BEGIN Excerpt provided

The eviction notice says the protests are the reason. That's the whole trick.

The breach notice that closed Divine Playhouse cites the protests against it as grounds, and warns more protests are almost certain to come.

A Sydney arts venue has closed a week after opening, and the notice that shut it down names the protests against it as the grounds.

Divine Playhouse opened on July 8 at 420 Kent Street in the CBD, in a building that has not been a church since 1932.

It was St John the Evangelist, built in 1868. For about 70 years after that it was the Genesian Theatre, named for the patron saint of actors, and home to one company for more than 60 of them.

About 70 people from the Catholic group Fit for the Kingdom and the Christian brotherhood The Prodigal Sons protested the opening night. Police issued one move-on direction, to a 21-year-old man, and he complied.

Performers at Divine Playhouse's opening night last week. Photo: Anna Hay

The next day, the landlord's lawyers sent a notice of breach ordering the operator, Heaps Gay Events, to cease “offensive trade” within two days.

END Excerpt provided

Required actions =
[1] Reproduce the stretch of the Divine Playhouse excerpt from "The breach notice" through "60 of them.".
[2] In the Divine Playhouse excerpt, what did the landlord's notice of breach order Heaps Gay Events to do?
The data that comes next is separate material, unrelated to the Divine Playhouse excerpt.

BEGIN Study material

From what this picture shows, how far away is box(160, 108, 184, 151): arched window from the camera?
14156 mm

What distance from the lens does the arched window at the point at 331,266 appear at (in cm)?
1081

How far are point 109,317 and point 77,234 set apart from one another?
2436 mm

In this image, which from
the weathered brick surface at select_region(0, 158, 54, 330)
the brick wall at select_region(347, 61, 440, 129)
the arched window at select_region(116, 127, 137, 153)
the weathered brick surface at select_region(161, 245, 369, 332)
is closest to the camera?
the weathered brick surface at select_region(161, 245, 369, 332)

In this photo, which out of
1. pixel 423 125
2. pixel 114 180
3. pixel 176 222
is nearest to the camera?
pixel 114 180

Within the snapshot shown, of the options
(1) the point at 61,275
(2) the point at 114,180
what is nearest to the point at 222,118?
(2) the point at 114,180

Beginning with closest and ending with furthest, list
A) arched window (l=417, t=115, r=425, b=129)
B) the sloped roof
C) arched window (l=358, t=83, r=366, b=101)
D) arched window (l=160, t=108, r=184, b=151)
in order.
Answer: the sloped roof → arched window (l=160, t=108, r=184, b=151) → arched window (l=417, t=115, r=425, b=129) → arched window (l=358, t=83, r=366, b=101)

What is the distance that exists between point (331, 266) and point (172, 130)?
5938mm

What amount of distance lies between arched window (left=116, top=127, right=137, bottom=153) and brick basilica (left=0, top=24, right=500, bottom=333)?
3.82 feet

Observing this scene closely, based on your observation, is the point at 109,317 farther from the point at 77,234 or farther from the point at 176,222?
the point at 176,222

END Study material
BEGIN Study material

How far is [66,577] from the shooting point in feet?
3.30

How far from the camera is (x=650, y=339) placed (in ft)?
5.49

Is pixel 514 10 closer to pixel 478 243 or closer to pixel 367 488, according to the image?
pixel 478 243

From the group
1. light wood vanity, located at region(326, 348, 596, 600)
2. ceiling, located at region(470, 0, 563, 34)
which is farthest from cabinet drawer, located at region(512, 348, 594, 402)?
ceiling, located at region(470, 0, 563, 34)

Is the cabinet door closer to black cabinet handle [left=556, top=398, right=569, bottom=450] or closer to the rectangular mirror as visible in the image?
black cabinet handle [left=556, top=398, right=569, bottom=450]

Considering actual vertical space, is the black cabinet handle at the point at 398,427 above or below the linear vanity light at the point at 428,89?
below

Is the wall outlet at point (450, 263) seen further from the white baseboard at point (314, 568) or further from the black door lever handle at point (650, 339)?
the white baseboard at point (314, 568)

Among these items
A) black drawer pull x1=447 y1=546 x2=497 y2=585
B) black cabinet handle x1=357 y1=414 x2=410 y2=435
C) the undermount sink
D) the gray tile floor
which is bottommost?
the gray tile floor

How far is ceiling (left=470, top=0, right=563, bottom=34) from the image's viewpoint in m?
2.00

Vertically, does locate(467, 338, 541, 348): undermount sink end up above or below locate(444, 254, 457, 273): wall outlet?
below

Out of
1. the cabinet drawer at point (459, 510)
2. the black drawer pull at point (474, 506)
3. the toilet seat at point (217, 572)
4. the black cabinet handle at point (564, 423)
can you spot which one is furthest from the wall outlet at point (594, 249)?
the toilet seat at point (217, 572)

END Study material
BEGIN Study material

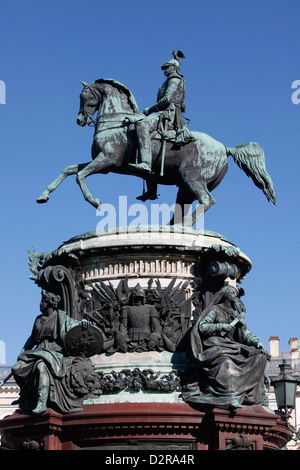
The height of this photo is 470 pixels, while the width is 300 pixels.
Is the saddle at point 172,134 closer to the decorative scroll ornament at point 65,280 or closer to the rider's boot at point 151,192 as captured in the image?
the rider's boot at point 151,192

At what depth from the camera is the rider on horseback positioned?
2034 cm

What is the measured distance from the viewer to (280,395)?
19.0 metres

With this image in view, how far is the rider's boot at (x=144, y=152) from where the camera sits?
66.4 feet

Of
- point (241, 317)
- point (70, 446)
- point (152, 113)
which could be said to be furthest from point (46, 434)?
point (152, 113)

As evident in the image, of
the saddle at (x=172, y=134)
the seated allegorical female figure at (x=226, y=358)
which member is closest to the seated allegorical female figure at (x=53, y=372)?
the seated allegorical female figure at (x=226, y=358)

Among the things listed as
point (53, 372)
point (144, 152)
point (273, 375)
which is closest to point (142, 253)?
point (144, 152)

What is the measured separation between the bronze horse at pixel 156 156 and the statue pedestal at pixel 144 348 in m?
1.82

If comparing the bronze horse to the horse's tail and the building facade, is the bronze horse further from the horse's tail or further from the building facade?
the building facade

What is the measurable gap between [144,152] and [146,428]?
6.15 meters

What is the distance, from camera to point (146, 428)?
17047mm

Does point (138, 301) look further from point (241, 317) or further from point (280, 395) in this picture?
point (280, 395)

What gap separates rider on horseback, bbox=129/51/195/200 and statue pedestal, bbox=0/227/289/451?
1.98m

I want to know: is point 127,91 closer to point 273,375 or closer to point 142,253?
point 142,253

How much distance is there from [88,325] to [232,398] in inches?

END Study material

Solutions to the tasks =
[1]
The breach notice that closed Divine Playhouse cites the protests against it as grounds, and warns more protests are almost certain to come.

A Sydney arts venue has closed a week after opening, and the notice that shut it down names the protests against it as the grounds.

Divine Playhouse opened on July 8 at 420 Kent Street in the CBD, in a building that has not been a church since 1932.

It was St John the Evangelist, built in 1868. For about 70 years after that it was the Genesian Theatre, named for the patron saint of actors, and home to one company for more than 60 of them.

[2] To cease "offensive trade" within two days.